The main features are:
- Turning a/l/ into /u/ or /o/ after a vowel: /mi:u/ for meal
- T replaced by glottal stop before a vowel or at the end of the word
- Final y is pronounced as /i:/ instead of /I/
- They use /ʧ/ and /ʤ/ instead of /tj/ and /dj/
- Omission of the –ly adverbial ending: “You are driving too slow”
- Generalization of the 3rd pers. sing.: “I gets out”
- Frequent use of “cheers” for “thank you” and “goodbye”
- Use of “mate” for friends, colleagues…
2. North
Nearly half of the population of England speak with some kind of Northern accent. It is spoken above all in Yorkshire, Lancashire, Northumberland and Cumbrian. It’s a very conservative accent, in fact, it represents an older variety of English. It’s conservative also in grammar, because we can find the pronouns “thou” or “thee”, used in Shakespeare's time. This accent is far from uniform.
However there are some shared features with the Midlands pronunciation:
- /ʌ/ is pronounced as /ʊ/: love, bus
- /a:/ is pronounced as /a/: bath, past
- /æ/ is pronounced as /a/: ham, mad
- /h/ is dropped.
3. Midlands
Midlands accent has some shared features with Northern accent but it has also got some more:
- [ɪ] tend to become [i:] Es: It
- [ŋ] in final –ng tend to be pronounced [ŋg] Es: Singing
- Use of the present perfect with no auxiliary. Es: I done it
- Use of the present perfect for the past. Es: I do it yesterday
- Use of her instead of she. Es: What’s her doing?

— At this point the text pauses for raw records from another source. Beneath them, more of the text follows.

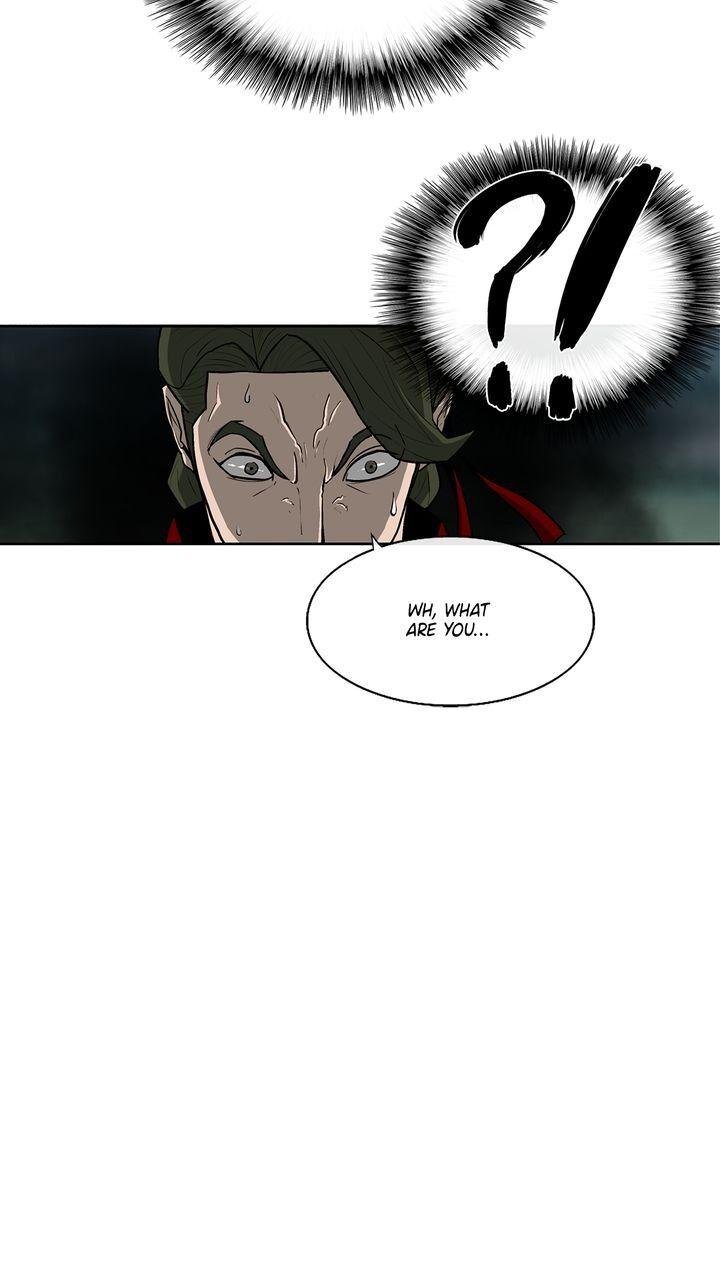 Read The Legend of the Northern Blade Manga Online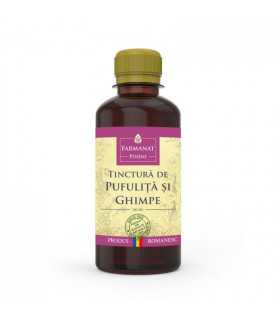 Tinctură de Pufulită si Ghimpe pentru sanatatea prostatei 200ml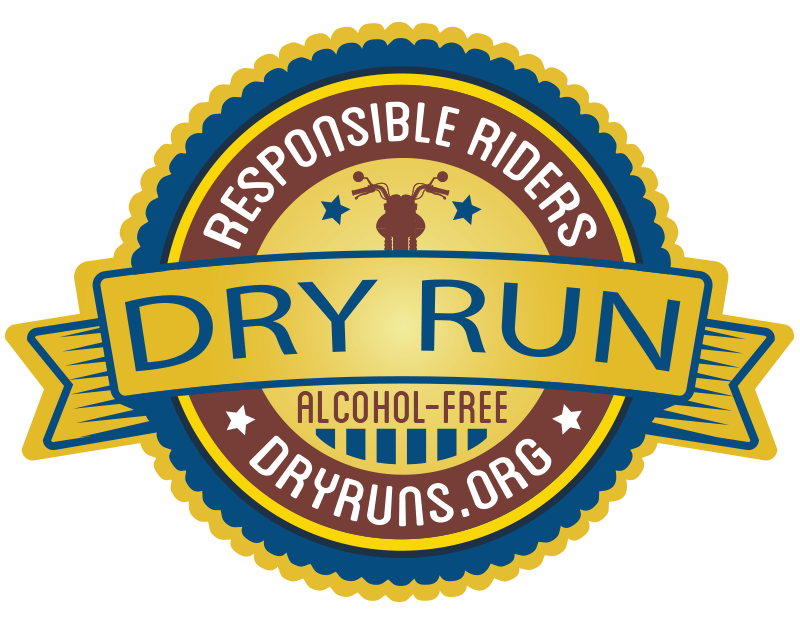 Dry Run Logo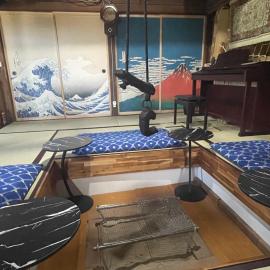 Gakidaisho - Vacation STAY 62016v, hotel a Omachi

- Use of up instead of to. Es: He went up the pub
- Words are similar to English but there are some different, especially used by older people. Birmingham is Brum and the inhabitants are Brummies, miskin is dustbin.
4. The West Country
The dialect of the south-western counties of England such as Devon and Somerset is often called West Country, characterized by:
- Rhotic accent
- The /r/ sound is a retroflex /r/, so it is formed by a bunching of the tongue towards the back of the mouth.